| Selected text |

Added Nanopore amplicon manual

LucvZon · LucvZon · commit f542d41786b7 · 2025-04-30T14:14:43.000+02:00
diff --git a/_quarto.yml b/_quarto.yml
@@ -44,6 +44,12 @@ website:
       style: "docked"
       contents:
         - auto: posts/IMAM*.qmd
+        
+    - id: id-naam
+      title: "Nanopore amplicon analysis manual"
+      style: "docked"
+      contents:
+        - auto: posts/NAAM*.qmd
           
 format:
   html:
diff --git a/posts/NAAM-01-main-page-index.qmd b/posts/NAAM-01-main-page-index.qmd
@@ -0,0 +1,15 @@
+---
+title: "Nanopore amplicon analysis manual"
+author: "David Nieuwenhuijse, Luc van Zon"
+date: 2025-04-30
+Reading Time: 20 min
+sidebar: id-naam
+---
+
+# Introduction {.unnumbered}
+
+Welcome to the Nanopore amplicon analysis manual. This manual contains a step by step guide for performing quality control, generating a consensus and comparing sequences to reference sequences. In the final chapter of the manual we will show how to automate all of these steps into a single pipeline for speed and convenience.

(Stored data)
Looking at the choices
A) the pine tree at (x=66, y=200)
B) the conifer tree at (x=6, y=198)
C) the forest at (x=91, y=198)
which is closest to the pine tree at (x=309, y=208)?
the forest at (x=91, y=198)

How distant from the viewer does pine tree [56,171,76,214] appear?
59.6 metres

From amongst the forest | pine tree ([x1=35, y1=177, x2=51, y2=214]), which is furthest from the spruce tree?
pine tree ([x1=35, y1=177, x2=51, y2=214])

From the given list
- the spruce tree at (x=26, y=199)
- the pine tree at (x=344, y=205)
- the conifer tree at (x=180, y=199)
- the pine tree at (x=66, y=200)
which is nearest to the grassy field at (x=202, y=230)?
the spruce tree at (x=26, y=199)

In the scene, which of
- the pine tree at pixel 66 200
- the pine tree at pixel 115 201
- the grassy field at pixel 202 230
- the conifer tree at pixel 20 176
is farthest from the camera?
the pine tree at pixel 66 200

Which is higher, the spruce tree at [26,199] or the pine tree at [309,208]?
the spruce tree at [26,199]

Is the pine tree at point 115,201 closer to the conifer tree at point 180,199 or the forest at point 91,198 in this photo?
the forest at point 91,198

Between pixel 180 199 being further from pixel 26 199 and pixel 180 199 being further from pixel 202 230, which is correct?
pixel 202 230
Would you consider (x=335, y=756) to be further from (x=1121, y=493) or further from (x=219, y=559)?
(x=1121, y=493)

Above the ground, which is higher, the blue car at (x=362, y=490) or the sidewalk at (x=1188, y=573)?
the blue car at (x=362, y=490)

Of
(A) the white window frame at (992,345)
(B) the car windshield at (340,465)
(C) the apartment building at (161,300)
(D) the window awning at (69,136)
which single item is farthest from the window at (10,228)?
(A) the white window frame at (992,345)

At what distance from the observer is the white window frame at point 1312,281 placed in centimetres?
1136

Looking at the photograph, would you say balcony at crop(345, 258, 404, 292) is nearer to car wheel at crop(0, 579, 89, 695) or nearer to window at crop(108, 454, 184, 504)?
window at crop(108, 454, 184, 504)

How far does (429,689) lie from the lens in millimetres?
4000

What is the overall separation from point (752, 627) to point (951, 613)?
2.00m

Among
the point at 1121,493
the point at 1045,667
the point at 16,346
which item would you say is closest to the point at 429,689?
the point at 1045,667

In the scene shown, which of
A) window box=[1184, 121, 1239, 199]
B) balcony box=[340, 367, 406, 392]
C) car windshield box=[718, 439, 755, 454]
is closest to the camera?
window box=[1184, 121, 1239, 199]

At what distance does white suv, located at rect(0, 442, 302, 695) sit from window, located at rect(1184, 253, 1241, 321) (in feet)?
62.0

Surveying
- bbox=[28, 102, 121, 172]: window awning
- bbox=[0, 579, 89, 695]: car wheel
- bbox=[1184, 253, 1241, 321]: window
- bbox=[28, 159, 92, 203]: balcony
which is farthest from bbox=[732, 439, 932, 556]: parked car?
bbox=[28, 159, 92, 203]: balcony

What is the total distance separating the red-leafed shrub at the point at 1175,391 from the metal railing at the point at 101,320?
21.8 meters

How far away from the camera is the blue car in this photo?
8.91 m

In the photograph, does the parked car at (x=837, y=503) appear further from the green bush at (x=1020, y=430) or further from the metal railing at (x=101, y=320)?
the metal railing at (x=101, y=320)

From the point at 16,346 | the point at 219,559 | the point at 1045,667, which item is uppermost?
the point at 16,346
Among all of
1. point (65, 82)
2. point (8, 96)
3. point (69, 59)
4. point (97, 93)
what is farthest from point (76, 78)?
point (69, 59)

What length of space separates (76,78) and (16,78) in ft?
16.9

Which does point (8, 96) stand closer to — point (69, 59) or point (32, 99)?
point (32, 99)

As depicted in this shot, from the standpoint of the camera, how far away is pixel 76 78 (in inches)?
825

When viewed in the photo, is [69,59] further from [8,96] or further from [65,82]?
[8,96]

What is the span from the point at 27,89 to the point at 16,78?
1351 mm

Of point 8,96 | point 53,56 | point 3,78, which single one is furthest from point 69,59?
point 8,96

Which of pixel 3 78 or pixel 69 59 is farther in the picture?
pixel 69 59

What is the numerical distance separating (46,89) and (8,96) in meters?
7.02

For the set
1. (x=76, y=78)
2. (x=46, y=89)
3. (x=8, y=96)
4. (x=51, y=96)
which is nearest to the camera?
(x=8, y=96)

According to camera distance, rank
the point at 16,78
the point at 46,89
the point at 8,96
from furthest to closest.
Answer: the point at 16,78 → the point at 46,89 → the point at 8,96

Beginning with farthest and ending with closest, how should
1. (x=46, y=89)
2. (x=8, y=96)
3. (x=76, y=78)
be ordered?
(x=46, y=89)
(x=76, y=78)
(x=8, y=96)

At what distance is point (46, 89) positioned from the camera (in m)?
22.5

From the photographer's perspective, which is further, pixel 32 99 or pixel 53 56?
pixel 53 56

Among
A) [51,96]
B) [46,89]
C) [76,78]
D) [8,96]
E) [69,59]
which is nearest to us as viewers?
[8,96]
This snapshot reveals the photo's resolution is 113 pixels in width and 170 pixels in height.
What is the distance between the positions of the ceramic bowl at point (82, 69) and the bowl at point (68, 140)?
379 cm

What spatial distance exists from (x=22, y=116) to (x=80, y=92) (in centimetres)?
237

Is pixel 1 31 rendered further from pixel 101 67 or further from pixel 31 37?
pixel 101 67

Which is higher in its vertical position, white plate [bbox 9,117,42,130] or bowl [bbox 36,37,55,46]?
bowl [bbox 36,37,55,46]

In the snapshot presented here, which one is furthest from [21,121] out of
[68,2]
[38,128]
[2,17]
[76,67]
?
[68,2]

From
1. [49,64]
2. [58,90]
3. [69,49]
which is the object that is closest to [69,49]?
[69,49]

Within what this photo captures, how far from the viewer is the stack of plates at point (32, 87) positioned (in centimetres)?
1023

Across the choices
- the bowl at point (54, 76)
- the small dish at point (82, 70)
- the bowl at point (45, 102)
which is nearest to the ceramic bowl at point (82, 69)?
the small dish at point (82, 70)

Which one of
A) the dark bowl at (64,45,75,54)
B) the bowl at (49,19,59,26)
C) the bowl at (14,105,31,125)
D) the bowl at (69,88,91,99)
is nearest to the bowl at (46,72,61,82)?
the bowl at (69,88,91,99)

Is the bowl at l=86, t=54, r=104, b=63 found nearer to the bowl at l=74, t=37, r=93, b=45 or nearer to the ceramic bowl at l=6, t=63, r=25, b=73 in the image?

| Tasks for this exercise |
A. Check each statement against the Nanopore manual commit and answer yes or no, quoting the words of the commit that decide it: (i) David Nieuwenhuijse and Luc van Zon are listed as authors of the manual; (ii) the manual's reading time is given as 30 minutes; (iii) the final chapter shows how to automate all of the steps into a single pipeline.
B. Pick up the Nanopore manual commit after its last sentence and continue writing it.
The entries are material kept apart from the Nanopore manual commit.

| Outputs in order |
A.
(i) Yes: "author: "David Nieuwenhuijse, Luc van Zon""
(ii) No: "Reading Time: 20 min"
(iii) Yes: "In the final chapter of the manual we will show how to automate all of these steps into a single pipeline for speed and convenience."

B.
+
+::: callout-tip
+If you are just interested in running the automated workflow, then you only have to check out the chapters 'Preparation' and 'Automating data analysis'.
+:::
diff --git a/posts/NAAM-02-preparation.qmd b/posts/NAAM-02-preparation.qmd
@@ -0,0 +1,48 @@
+# 1. Preparation {.unnumbered}
+
+::: callout-warning
+# Important!
+
+In the following sections whenever a **"parameter"** in brackets `{}` is shown, the intention is to fill in your own filename or value. Each parameter will be explained in the section in detail.
+:::
+
+::: callout-tip
+Notice the small *"Copy to Clipboard"* button on the right hand side of each code chunk, this can be used to copy the code.
+:::
+
+## 1.1 Singularity container {.unnumbered}
+
+This workflow is distributed as a self-contained Singularity container image, which includes all necessary software dependencies and helper scripts. This simplifies setup considerably. It is required that [Singularity](https://docs.sylabs.io/guides/3.5/user-guide/introduction.html){target="_blank"} version 3.x or later is available on your system. If you are working with a high performance computing (HPC) system, then this will likely already be installed and available for use. Try writing `singularity --help` in your terminal (that's connected to the HPC system) and see if the command is recognized.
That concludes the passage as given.